Work in Progress -- starting to add commentary and tidy up
I connected a BMP180 temperature and pressure centre to a raspberry pi and have it running in my study.
I have been using this note book to look at the data as it is generated.
The code uses the Adafruit python library to extract data from the sensor.
I find plotting the data is a good way to take an initial look at it.
So, time for some pandas and matplotlib.
In [35]:
# Tell matplotlib to plot in line
%matplotlib inline
# import pandas
import pandas
# seaborn magically adds a layer of goodness on top of Matplotlib
# mostly this is just changing matplotlib defaults, but it does also
# provide some higher level plotting methods.
import seaborn
# Tell seaborn to set things up
seaborn.set()
In [36]:
# just check where I am
!pwd
In [37]:
infile = '../files/light.csv'
In [38]:
!scp 192.168.0.133:Adafruit_Python_BMP/light.csv .
!mv light.csv ../files
In [39]:
data = pandas.read_csv(infile, index_col='date', parse_dates=['date'])
In [40]:
data.describe()
Out[40]:
In [41]:
# Lets look at the temperature data
data.temp.plot()
Out[41]:
Looks like we have some bad data here. For the first few days things look ok though To start, lets look at the good bit of the data.
In [42]:
data[:4500].plot(subplots=True)
Out[42]:
That looks good. So for the first 4500 samples the data looks clean.
The pressure and sealevel_pressure plots have the same shape.
The sealevel_pressure is just the pressure recording adjusted for altitude.
Actually, since I am not telling the software what my altitude it is
It is a bit of a mystery what is causing the bad data after this.
One possibility is I have a separate process that is talking to the sensor that I am running in a console just so I can see the current figures.
I am running this with a linux watch command. I used the default parameters and it is running every 2 seconds.
I am wondering if the sensor code, or the hardware itself has some bugs if the code polls the sensor whilst it is already being probed.
I am now (11am BDA time July 3rd) running the monitor script with watch -n 600 so it only polls every 10 minutes. Will see if that improves things.
So, lets see if we can filter out the bad data
In [43]:
data.temp.plot()
Out[43]:
In [44]:
# All the good temperature readings appear to be in the 25C - 32C range,
# so lets filter out the rest.
data.temp[(data.temp < 50.0) & (data.temp > 15.0)].plot()
Out[44]:
That looks good. You can see 8 days of temperatures rising through the day and then falling at night. Only a couple of degree difference here in Bermuda at present.

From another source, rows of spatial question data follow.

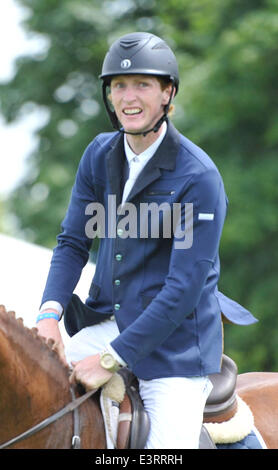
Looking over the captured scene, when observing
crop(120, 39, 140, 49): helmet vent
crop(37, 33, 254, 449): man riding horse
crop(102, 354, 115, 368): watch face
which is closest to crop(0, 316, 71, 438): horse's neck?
crop(37, 33, 254, 449): man riding horse

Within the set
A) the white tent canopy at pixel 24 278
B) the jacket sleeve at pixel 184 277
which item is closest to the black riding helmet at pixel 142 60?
the jacket sleeve at pixel 184 277

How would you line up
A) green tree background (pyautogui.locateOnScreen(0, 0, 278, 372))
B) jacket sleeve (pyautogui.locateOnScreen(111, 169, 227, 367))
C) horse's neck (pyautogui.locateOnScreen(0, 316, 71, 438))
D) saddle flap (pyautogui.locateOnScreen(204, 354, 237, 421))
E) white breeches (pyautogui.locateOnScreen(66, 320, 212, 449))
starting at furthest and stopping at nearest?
green tree background (pyautogui.locateOnScreen(0, 0, 278, 372)), saddle flap (pyautogui.locateOnScreen(204, 354, 237, 421)), white breeches (pyautogui.locateOnScreen(66, 320, 212, 449)), jacket sleeve (pyautogui.locateOnScreen(111, 169, 227, 367)), horse's neck (pyautogui.locateOnScreen(0, 316, 71, 438))

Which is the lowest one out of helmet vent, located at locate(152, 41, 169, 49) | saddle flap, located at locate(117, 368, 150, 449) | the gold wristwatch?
saddle flap, located at locate(117, 368, 150, 449)

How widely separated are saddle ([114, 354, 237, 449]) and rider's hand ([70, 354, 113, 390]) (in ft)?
0.67

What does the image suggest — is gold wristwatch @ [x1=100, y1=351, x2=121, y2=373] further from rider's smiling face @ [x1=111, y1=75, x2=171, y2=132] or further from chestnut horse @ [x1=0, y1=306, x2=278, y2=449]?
rider's smiling face @ [x1=111, y1=75, x2=171, y2=132]

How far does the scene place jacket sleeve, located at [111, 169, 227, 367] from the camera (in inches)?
141

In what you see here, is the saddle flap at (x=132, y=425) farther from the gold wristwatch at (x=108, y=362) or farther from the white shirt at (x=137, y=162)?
the white shirt at (x=137, y=162)

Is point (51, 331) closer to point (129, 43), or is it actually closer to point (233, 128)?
point (129, 43)

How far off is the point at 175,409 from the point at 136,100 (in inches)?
58.7

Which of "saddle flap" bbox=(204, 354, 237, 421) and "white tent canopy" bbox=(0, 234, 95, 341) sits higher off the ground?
"white tent canopy" bbox=(0, 234, 95, 341)

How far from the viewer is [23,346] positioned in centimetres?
351

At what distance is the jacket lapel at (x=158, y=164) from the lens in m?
3.77
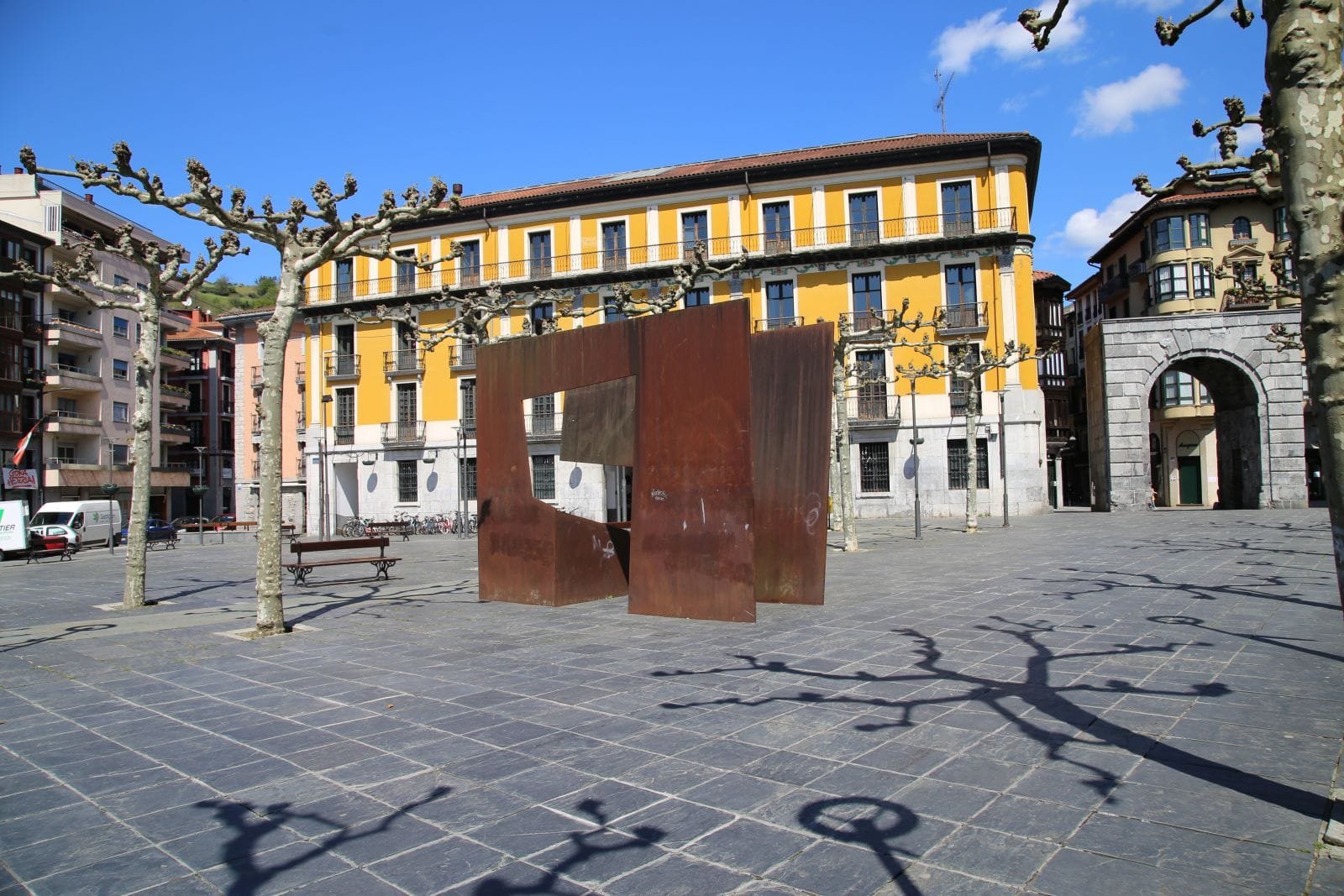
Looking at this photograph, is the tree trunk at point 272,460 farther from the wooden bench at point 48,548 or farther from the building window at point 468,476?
the building window at point 468,476

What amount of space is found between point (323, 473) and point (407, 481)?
388cm

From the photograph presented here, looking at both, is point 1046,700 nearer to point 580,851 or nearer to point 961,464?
point 580,851

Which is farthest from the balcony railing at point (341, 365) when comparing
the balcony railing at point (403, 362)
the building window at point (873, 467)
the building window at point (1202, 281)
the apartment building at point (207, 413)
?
the building window at point (1202, 281)

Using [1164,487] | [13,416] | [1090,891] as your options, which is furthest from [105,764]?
[1164,487]

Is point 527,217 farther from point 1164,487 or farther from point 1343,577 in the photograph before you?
point 1343,577

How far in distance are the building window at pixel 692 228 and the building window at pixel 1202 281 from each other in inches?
1036

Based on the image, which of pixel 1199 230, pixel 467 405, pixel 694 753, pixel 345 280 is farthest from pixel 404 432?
pixel 1199 230

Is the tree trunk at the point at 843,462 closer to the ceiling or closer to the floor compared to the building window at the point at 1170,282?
closer to the floor

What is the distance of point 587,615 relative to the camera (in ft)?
34.0

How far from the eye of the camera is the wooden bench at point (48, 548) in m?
26.2

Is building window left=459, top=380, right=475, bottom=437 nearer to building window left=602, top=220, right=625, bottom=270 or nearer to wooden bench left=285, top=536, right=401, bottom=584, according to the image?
building window left=602, top=220, right=625, bottom=270

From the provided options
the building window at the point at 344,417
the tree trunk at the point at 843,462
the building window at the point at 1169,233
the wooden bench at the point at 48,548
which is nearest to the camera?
the tree trunk at the point at 843,462

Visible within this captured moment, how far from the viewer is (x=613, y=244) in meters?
39.5

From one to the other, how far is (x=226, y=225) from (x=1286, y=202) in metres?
10.7
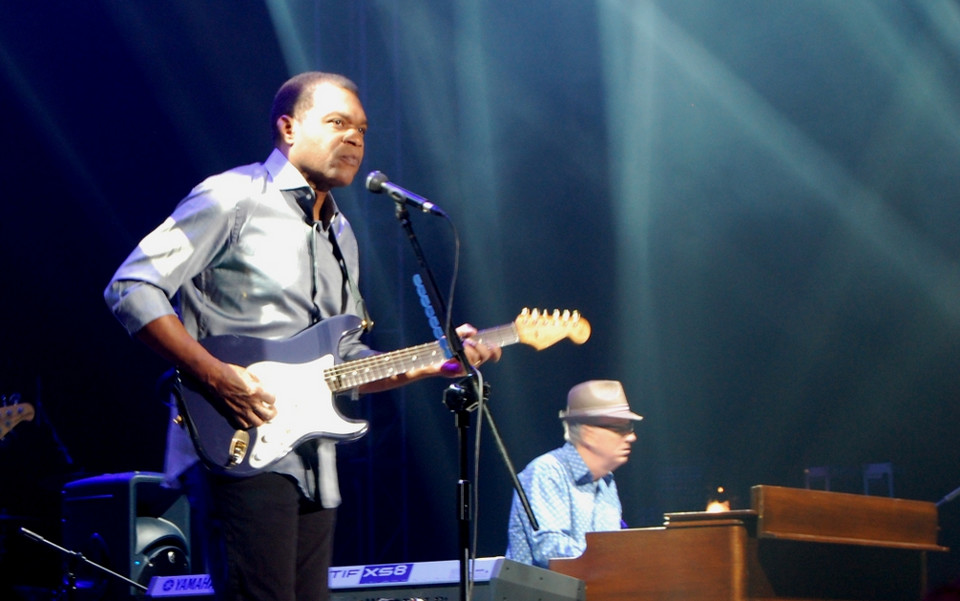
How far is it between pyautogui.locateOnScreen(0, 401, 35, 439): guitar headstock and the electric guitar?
4.55m

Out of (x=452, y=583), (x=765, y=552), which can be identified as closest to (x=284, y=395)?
(x=452, y=583)

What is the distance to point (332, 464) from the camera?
8.83 feet

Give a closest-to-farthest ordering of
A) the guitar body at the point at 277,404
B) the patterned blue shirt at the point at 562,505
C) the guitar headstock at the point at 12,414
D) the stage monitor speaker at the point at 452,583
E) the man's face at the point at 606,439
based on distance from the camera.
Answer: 1. the guitar body at the point at 277,404
2. the stage monitor speaker at the point at 452,583
3. the patterned blue shirt at the point at 562,505
4. the man's face at the point at 606,439
5. the guitar headstock at the point at 12,414

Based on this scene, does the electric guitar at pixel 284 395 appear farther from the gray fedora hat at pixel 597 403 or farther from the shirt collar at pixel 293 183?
the gray fedora hat at pixel 597 403

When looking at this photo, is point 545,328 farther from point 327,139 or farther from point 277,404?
point 277,404

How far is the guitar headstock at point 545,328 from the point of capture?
141 inches

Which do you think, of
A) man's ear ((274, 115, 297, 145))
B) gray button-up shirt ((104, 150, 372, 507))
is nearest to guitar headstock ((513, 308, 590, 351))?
gray button-up shirt ((104, 150, 372, 507))

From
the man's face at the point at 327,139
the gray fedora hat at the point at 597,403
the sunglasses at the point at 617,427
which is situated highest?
the man's face at the point at 327,139

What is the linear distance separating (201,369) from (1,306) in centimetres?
661

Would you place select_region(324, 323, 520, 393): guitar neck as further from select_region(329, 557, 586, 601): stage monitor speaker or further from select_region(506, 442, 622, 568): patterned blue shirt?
select_region(506, 442, 622, 568): patterned blue shirt

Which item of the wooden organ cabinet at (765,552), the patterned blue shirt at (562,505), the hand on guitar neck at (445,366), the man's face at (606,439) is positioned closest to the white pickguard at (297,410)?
the hand on guitar neck at (445,366)

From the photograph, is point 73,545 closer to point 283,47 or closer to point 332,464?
point 332,464

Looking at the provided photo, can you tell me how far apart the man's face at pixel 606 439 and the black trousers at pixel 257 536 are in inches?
103

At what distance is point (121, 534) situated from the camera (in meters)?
5.14
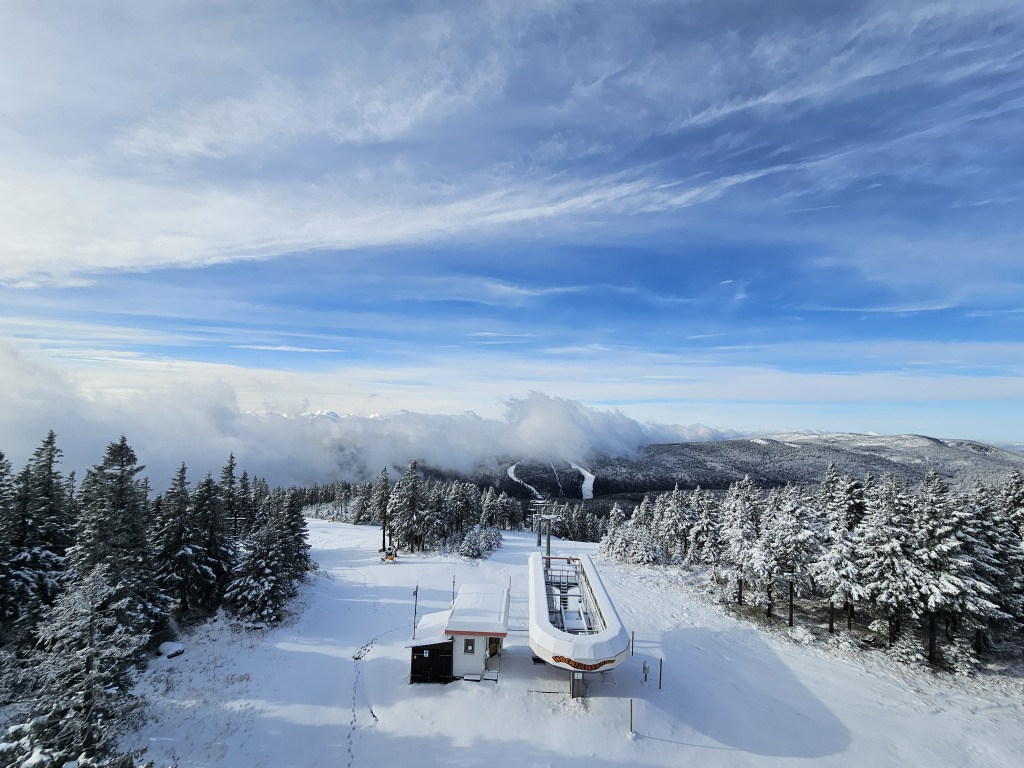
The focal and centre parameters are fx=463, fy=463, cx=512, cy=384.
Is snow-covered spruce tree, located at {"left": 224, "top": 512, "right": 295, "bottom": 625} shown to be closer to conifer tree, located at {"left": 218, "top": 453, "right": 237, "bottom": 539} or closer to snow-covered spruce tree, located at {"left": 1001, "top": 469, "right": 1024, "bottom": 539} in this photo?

The Third day with the dip in temperature I believe there was a thunderstorm or two which cooled things off temporarily.
I really need to get a humidity sensor working to go with this.
Now lets see if we can spot the outliers and filter them out.
In [45]:
def spot_outliers(series):
""" Compares the change in value in consecutive samples to the standard deviation
If the change is bigger than that, assume it is an outlier.
Note, that there will be two bad deltas, since the sample after the
bad one will be bad too.
"""
delta = series - series.shift()
return delta.abs() > data.std()
outliers = spot_outliers(data)
In [46]:
# Plot temperature
data[~outliers].temp.plot()
Out[46]:
In [47]:
data[~outliers].altitude.plot()
Out[47]:
In [48]:
data[~outliers].plot(subplots=True)
Out[48]:
In [49]:
data[~outliers].sealevel_pressure.plot()
Out[49]:
In [50]:
def smooth(data, thresh=None):
means = data.mean()
if thresh is None:
sds = data.std()
else:
sds = thresh
delta = data - data.shift()
good = delta[abs(delta) < sds]
print(good.describe())
return delta.where(good, 0.0)
In [51]:
smooth(data).temp.cumsum().plot()
Out[51]:
In [52]:
smooth(data).describe()
Out[52]:
In [53]:
start = data[['temp', 'altitude']].irow(0)
(smooth(data, 5.0).cumsum()[['temp', 'altitude']] + start).plot(subplots=True)
Out[53]:
Bingo! we have clean plots. Of course the irony is that I also seem to have found the problem with the bad data I was getting: don't have two processes querying these sensors at the same time, at least not with the current software. So the recent data no longer needs this smoothing.
So the daily rise and fall of temperature is pretty clear. There is only 2C spread most days.
The pressure plot is more interesting. Over the last week or so it has been generally high, but there is an interesting wave feature.
The other day I was at the Bermduda Weather service and mentioned this to Ian Currie, who immediately pointed out that air pressure is tidal.
So, my next plan is to dig out scikit-learn and some lunar data, maybe using astropy and see if we can fit a model to the pressure data for the tidal component.